Today, Facebook chief executive Mark Zuckerberg will testify before a joint U.S. Congressional Subcommittee amid growing concerns over individual data privacy, and specifically, that user data involving upwards of 87 million Facebook users may have been improperly by a politically focused data analytics firm. What eventually transpires because of these latest revelations will likely have indirect or direct impacts on industry supply chain customer data management and ownership practices.

As the scope and depth of Facebook’s lack of oversight of user data has become ever more visible, the social media giant has taken on a more repentant and long-overdue action-oriented persona. Statements include not taking a broad enough view of user data responsibilities, and not doing enough to prevent powerful new tools from being used for harm as well as good.  For Zuckerberg, such statements are starkly different than those made immediately after the 2016 U.S. Presidential election where the CEO seemed to dismiss any influence by his social media platform. The CEO has now admitted to a personal responsibility along with a personal apology. 

At stake in this week’s Congressional hearings is whether Facebook violated laws to safeguard user data, and whether the Cambridge Analytica incident may not be just an isolated incident. Zuckerberg has already indicated that the social media platform will now limit the amount of personal information that third-party data firms can access without additional approval, while at the same time, security and content-review staffing will reach upwards of 20,000 by the end of this year.  However, what is really at-stake is whether lawmakers trust social media platforms to police themselves or whether stricter regulation is appropriate to insure individual user privacy. Within opening-statements in this afternoon’s hearing, Senate Committee Chairperson John Thune described the current situation as a wake-up call for the tech community and that both sides need to know the stakes involved.

The European Union has already embarked on stricter standard related to user data with the passage of the General Data Protection Regulation (GDPR) planned to go into effect at the end of next month. The Economist had initially termed GDPR as the “Dodd-Frank of Data” which comes with increased rights of individuals to protect their personal data and stiffer penalties for companies misuse such data. The directive calls for companies to appoint a “data protection officer” who reports directly to top management and must be responsible for detailed “data protection impact assessments.” The implications of this regulation span beyond Europe if any company or organization collects personal data of EU residents.

There is now growing speculation as to whether U.S. lawmakers have the will to adopt a form of such legislation, following the lead of the EU.

Multi-Industry Supply Chain Implications

Within our Ferrari Consulting and Research Group’s 2018 Predictions for Industry and Global Supply Chains, we included a prediction indicating that cyber risk and information security safeguarding requirements would consume supply chain risk and advanced technology considerations. Our belief is that ongoing cyber-related risk and information security safeguarding will consume line-of-business, IT, and industry supply chain teams, not so much by choice, but from compelling needs dictated by stockholders, boards, and C-Suite executives.

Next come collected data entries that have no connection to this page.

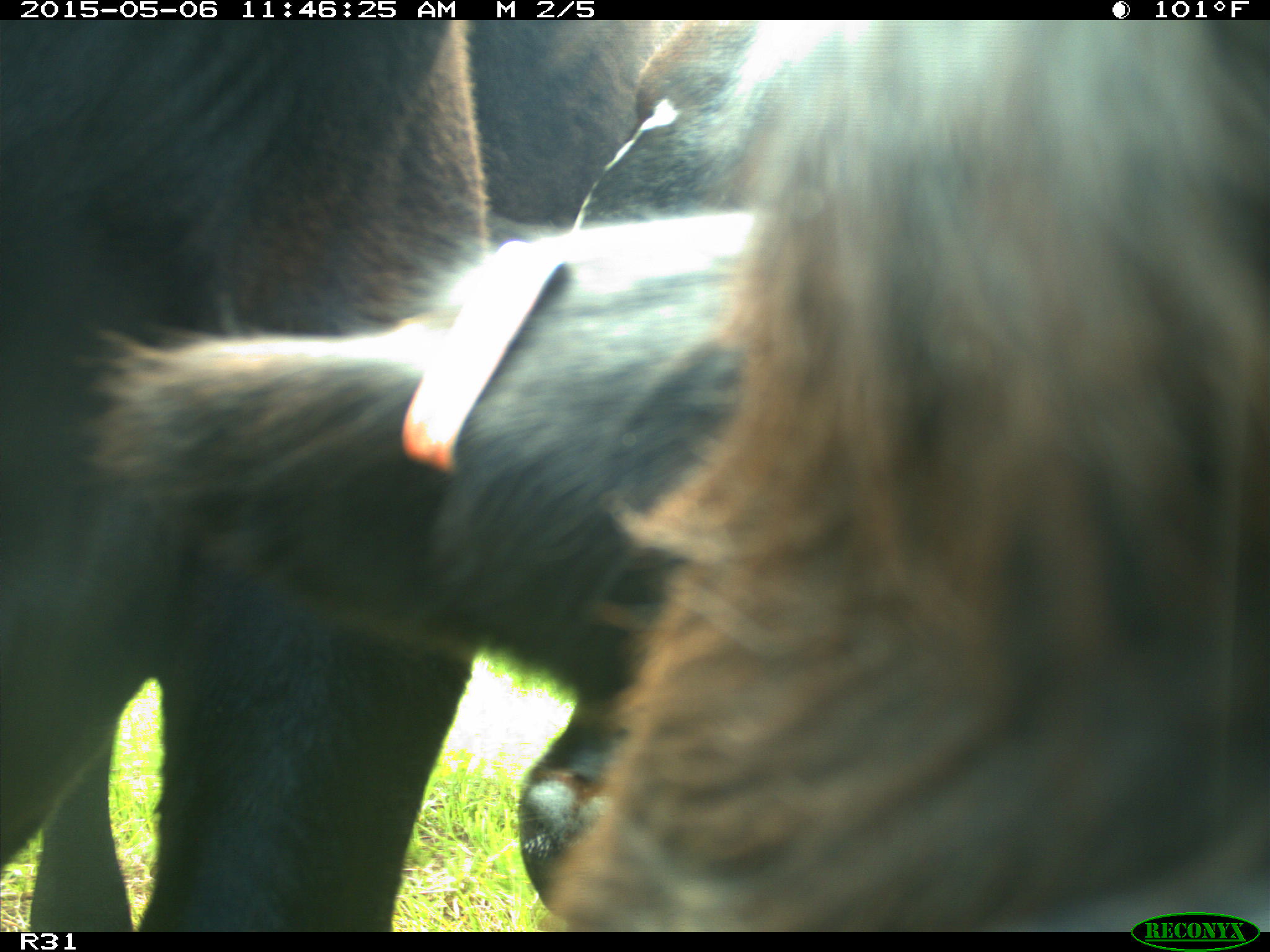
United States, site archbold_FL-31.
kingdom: Animalia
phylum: Chordata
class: Mammalia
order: Artiodactyla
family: Bovidae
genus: Bos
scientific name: Bos taurus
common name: domestic cow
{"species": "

Brand and reputational risk is now a significant top-of-mind concern for businesses and budgets will likely reflect supporting mitigation efforts as a top priority. We believe that such concerns will strain budgets and available resources and will especially consume the time and attention of procurement and supply management teams.

The latest revelations from Facebook, along with the continuing fallout as government and business interests gain more understanding of the growing scope of threats, will only add to the increased emphasis of having a defined and effective data protection plan for any major business. As we all know, data protections invariably lead to the supply chain, the often-identified weakest link in risk management because of the sheer end-to-end focus on customer or business focused data. With the increased adoption of direct business-to-consumer (B2C) online customer fulfillment, personal data protection becomes a more direct concern.

All this blowback obviously conflicts with the notions that customer data is the new strategic asset for businesses, an asset that can be mined for product or service demand sensing.  While sales and marketing teams continue to clamor for the capture of all customer experience interactions and data, very shortly, data protection and compliance teams will be scurrying to determine forms of adherence to data protection standards. Industry supply chain teams will likely be caught in the middle of such efforts, perhaps with conflicting directives as to how to collect or utilize individual customer data.

Our Reader Takeaway

The current headlines regarding Facebook’s loose data protections may seem to be the purview of social media or political events. They are not, and the building concerns of personal data protection will have direct or indirect impacts on industry supply chain initiatives, budgets and initiatives related to advanced technology adoption.